Problem to work on: Nothing outside the range is wanted. Repeat exactly the lines below from the one with "2019 Ford Mustang" through the one with "Merlin Falcon, Roswell, GA".

Segment Open

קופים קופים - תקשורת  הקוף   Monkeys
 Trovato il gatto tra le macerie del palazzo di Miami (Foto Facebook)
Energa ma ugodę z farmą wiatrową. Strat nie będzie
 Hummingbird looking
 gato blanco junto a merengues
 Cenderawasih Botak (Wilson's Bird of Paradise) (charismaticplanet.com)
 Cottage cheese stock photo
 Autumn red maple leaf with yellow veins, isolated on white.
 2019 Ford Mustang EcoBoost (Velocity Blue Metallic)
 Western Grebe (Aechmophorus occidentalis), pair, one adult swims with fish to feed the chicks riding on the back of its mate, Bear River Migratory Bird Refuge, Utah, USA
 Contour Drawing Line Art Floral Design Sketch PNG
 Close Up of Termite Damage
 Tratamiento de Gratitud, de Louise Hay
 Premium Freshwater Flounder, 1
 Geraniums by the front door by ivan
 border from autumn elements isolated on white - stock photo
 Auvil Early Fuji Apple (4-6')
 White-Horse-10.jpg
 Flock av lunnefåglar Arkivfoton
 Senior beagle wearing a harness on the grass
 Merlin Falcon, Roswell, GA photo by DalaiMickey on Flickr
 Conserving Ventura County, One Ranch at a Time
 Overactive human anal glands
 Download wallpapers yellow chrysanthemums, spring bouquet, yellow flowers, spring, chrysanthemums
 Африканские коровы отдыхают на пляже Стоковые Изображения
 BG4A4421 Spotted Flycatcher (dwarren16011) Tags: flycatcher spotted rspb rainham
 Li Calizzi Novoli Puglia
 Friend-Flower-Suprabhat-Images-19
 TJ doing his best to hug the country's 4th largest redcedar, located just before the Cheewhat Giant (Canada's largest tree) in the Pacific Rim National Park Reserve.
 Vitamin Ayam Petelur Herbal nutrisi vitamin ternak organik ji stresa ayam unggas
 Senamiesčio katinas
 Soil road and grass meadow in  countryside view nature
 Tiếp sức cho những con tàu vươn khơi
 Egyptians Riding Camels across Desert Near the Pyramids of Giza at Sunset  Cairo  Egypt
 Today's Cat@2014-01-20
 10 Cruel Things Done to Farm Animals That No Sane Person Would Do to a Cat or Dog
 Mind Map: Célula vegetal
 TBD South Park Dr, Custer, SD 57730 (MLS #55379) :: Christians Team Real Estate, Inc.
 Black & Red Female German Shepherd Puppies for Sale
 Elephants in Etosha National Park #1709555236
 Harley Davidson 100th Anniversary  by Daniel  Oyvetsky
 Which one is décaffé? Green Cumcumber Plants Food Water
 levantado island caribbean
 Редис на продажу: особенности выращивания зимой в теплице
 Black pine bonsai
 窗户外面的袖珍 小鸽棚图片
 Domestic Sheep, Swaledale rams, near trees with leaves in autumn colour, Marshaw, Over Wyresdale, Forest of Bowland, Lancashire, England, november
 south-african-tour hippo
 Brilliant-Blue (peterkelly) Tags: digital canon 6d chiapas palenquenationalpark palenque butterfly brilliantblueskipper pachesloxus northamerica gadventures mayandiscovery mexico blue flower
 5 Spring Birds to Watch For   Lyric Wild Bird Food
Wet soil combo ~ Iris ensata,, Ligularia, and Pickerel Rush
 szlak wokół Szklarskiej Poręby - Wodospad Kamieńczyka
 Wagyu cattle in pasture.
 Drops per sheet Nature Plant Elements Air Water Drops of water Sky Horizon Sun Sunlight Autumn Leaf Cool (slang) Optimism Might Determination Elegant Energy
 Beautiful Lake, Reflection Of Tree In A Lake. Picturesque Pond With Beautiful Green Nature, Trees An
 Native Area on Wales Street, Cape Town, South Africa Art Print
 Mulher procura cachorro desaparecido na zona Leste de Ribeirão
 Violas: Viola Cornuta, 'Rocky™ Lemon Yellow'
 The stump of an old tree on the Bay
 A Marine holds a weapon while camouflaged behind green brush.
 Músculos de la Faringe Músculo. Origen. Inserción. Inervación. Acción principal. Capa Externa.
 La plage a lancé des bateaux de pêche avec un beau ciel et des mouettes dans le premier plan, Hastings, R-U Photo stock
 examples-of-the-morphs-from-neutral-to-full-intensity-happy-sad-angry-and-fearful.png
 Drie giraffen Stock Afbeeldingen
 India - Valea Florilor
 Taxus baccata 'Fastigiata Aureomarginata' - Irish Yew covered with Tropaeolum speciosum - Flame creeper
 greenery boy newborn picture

Segment Closed

Task solution:
 2019 Ford Mustang EcoBoost (Velocity Blue Metallic)
 Western Grebe (Aechmophorus occidentalis), pair, one adult swims with fish to feed the chicks riding on the back of its mate, Bear River Migratory Bird Refuge, Utah, USA
 Contour Drawing Line Art Floral Design Sketch PNG
 Close Up of Termite Damage
 Tratamiento de Gratitud, de Louise Hay
 Premium Freshwater Flounder, 1
 Geraniums by the front door by ivan
 border from autumn elements isolated on white - stock photo
 Auvil Early Fuji Apple (4-6')
 White-Horse-10.jpg
 Flock av lunnefåglar Arkivfoton
 Senior beagle wearing a harness on the grass
 Merlin Falcon, Roswell, GA photo by DalaiMickey on Flickr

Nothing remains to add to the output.